- TASK GOAL -
Below are entries with pictures in them. Output exactly the lines starting at the line with "Cover for High Skills" and ending at the line with "игра в шахматы 1 й разряд", both included, but not the pictures.

================================

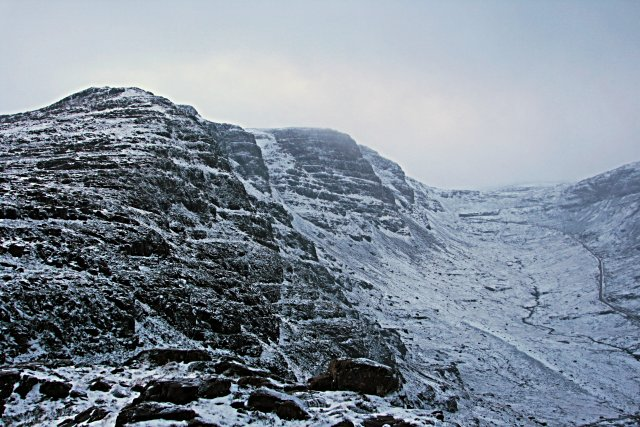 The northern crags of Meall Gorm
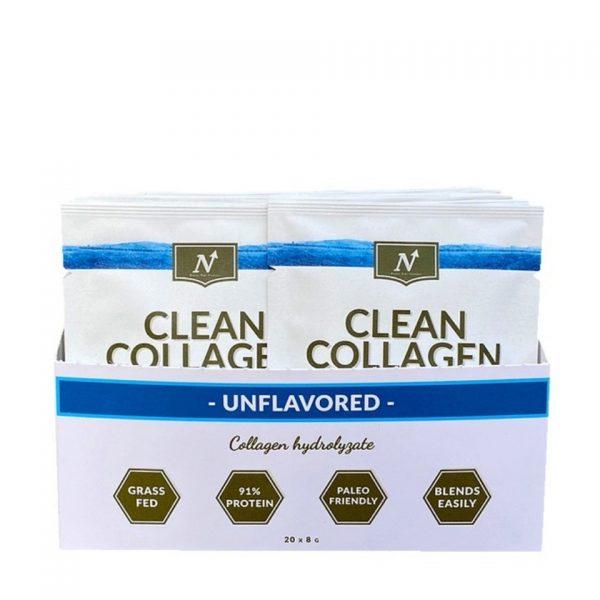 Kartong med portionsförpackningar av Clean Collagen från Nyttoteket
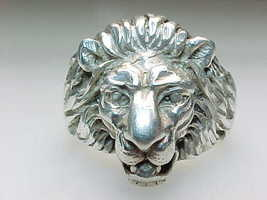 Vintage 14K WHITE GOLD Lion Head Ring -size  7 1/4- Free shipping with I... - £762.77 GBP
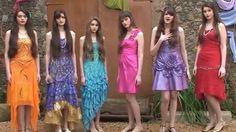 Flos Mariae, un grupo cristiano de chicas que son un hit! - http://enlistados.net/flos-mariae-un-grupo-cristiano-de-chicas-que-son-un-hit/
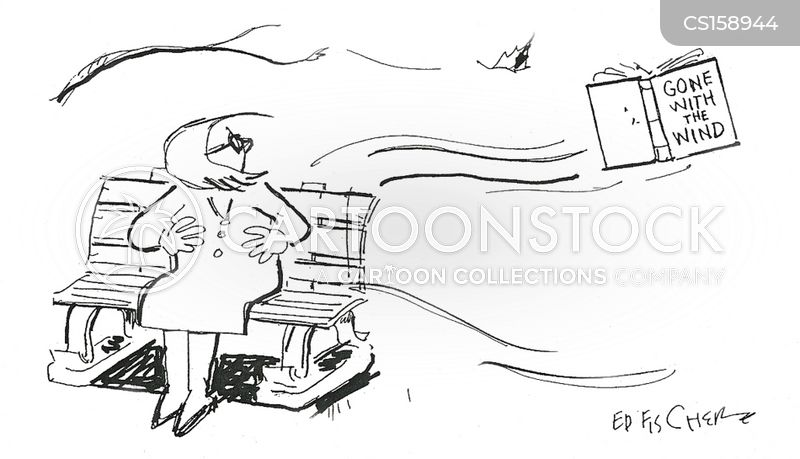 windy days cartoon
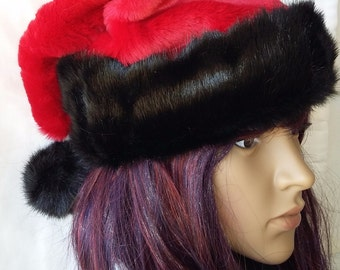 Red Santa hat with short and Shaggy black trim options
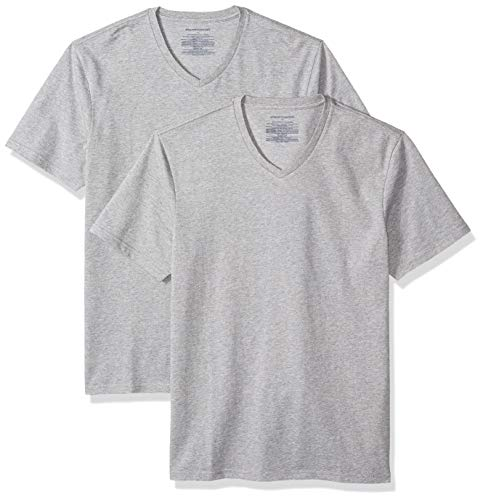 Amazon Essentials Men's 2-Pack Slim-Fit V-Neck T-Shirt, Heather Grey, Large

================================

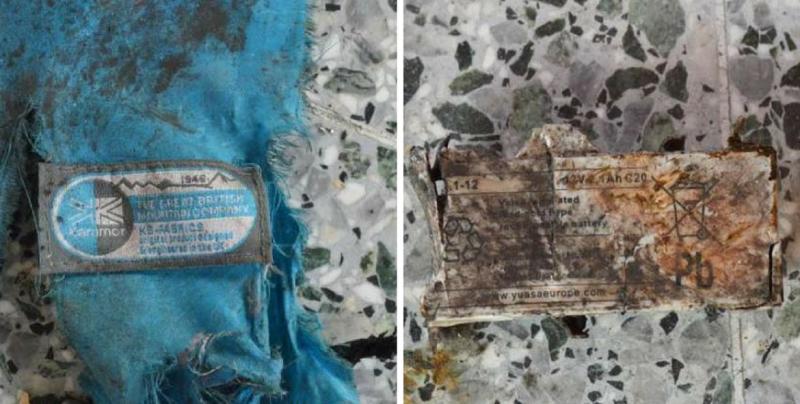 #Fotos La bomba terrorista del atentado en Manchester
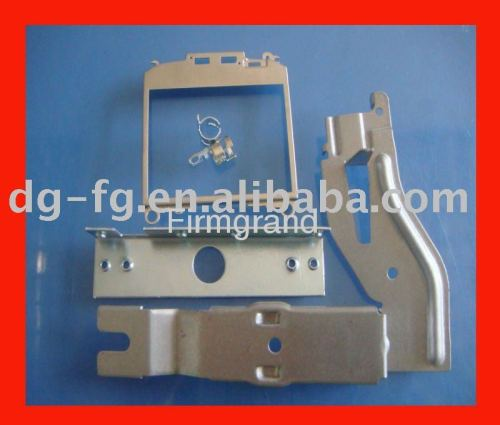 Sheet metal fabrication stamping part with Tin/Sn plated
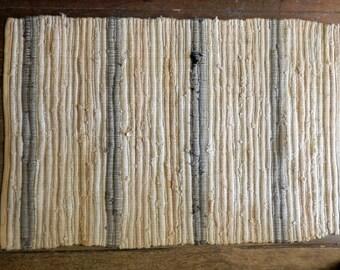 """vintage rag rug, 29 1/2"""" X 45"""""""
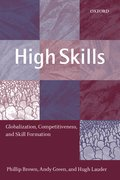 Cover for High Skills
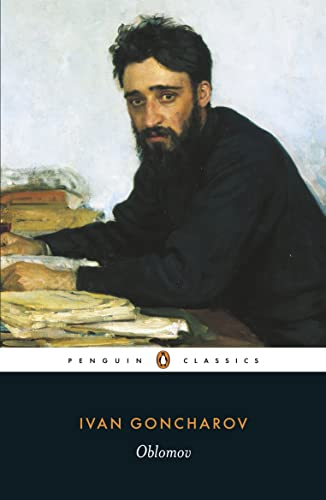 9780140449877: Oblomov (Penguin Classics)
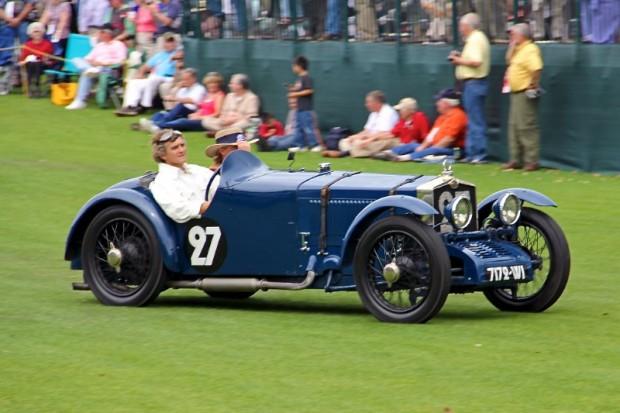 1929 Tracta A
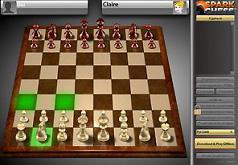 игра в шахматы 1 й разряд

================================

- SOLUTION TO THE EXERCISE -
 Cover for High Skills
 9780140449877: Oblomov (Penguin Classics)
 1929 Tracta A
 игра в шахматы 1 й разряд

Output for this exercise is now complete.